En passant, l’expérience en magasin chez Future Shop laisse place à l’amélioration. Je te conterais mes anecdotes au YulBiz.
Le 25 novembre 2008 à 11 h 07 min
Ça me tire presque une larme, ce genre d’histoire. Comment ça se fait qu’une entreprise aussi grosse, avec un site aussi gros (qui a dû coûter une fortune) n’écoute pas ses clients sur TOUS les canaux?
Jusqu’à tout récemment, j’étais responsable des sites d’un fabriquant de plancher de bois. Pour diverses raisons, il n’y a pas de grand engouement sur le web pour le couvre-plancher. Pas de catégorie Digg, pas de groupe Facebook, pas de hashtag #hardwood sur Twitter.
Malgré cela, j’étais à l’écoute sur tous les réseaux sociaux, prêt à aider et répondre aux questions. Et on ne vendais même pas en ligne!

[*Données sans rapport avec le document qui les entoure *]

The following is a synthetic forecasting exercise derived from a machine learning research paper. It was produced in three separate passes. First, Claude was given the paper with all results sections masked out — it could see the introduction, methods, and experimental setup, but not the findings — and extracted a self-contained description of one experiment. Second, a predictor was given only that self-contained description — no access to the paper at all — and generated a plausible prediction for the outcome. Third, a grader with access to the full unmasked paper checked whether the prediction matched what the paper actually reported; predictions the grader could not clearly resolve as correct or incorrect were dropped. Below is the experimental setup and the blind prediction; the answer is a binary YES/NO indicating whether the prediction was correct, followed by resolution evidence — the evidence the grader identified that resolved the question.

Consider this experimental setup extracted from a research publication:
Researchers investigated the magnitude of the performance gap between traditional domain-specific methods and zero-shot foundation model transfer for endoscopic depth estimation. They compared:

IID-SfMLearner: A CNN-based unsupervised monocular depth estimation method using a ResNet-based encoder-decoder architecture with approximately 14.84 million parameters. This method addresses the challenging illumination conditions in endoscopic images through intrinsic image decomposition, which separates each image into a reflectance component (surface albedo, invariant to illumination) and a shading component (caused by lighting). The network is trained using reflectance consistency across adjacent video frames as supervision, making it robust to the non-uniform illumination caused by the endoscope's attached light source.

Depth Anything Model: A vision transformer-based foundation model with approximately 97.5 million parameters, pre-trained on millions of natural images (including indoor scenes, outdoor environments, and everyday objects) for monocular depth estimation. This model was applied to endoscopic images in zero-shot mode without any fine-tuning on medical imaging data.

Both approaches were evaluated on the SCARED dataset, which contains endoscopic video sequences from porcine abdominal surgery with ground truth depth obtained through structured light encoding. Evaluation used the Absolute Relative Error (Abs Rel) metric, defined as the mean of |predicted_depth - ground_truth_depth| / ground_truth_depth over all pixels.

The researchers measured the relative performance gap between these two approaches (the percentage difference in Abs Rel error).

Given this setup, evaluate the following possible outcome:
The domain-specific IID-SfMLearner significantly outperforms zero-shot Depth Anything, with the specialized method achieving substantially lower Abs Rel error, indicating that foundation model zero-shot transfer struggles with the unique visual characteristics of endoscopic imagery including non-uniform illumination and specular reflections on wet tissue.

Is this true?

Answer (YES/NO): YES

Je trouve donc complètement inacceptable et carrément ridicule une boutique en ligne qui n’investit pas dans au moins 1 salaire pour couvrir les discussions.

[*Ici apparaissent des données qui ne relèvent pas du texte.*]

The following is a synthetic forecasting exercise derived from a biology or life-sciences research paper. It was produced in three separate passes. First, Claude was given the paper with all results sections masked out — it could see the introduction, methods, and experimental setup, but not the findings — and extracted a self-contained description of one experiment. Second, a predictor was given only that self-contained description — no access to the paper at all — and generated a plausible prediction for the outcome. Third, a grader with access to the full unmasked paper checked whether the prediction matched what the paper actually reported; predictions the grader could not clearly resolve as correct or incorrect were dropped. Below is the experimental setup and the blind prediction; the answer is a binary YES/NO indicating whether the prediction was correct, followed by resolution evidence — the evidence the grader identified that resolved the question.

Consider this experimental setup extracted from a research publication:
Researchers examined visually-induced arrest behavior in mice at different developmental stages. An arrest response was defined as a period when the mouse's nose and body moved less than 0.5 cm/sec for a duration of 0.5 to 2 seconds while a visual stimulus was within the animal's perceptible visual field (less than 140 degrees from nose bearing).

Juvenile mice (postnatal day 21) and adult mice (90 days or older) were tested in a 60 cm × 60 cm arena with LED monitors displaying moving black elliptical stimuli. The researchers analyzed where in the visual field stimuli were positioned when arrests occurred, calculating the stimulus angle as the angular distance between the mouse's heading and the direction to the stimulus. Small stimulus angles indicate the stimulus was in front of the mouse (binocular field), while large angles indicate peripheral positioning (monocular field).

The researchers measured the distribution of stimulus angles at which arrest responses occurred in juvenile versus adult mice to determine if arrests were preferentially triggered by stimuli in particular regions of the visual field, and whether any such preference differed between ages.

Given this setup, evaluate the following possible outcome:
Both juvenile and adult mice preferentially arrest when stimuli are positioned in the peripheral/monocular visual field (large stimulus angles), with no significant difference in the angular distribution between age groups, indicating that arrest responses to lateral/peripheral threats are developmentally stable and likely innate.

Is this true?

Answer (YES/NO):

Le 25 novembre 2008 à 18 h 33 min
La stratégie de vente de Future Shop s’organise, selon mon expérience, à peu près comme ceci :
Faire du bruit autour d’un portable à 500 $ pour faire venir les foules en magasin. De là, « l’associé» a la mission de te vendre quelque chose à 750 $ ou 1000 $ parce qu’ils ne tiennent pas de stocks suffisant pour le portable affiché.
Ça, c’est sans compter sur leur marchandisage et étalages volontairement non fonctionnels dont le but est, encore, de te faire entrer en contact avec un employé afin de nous vendre autre chose.
Alors, ce n’est pas surprenant que l’on ait l’impression qu’ils traitent leur site web comme une circulaire exhaustive.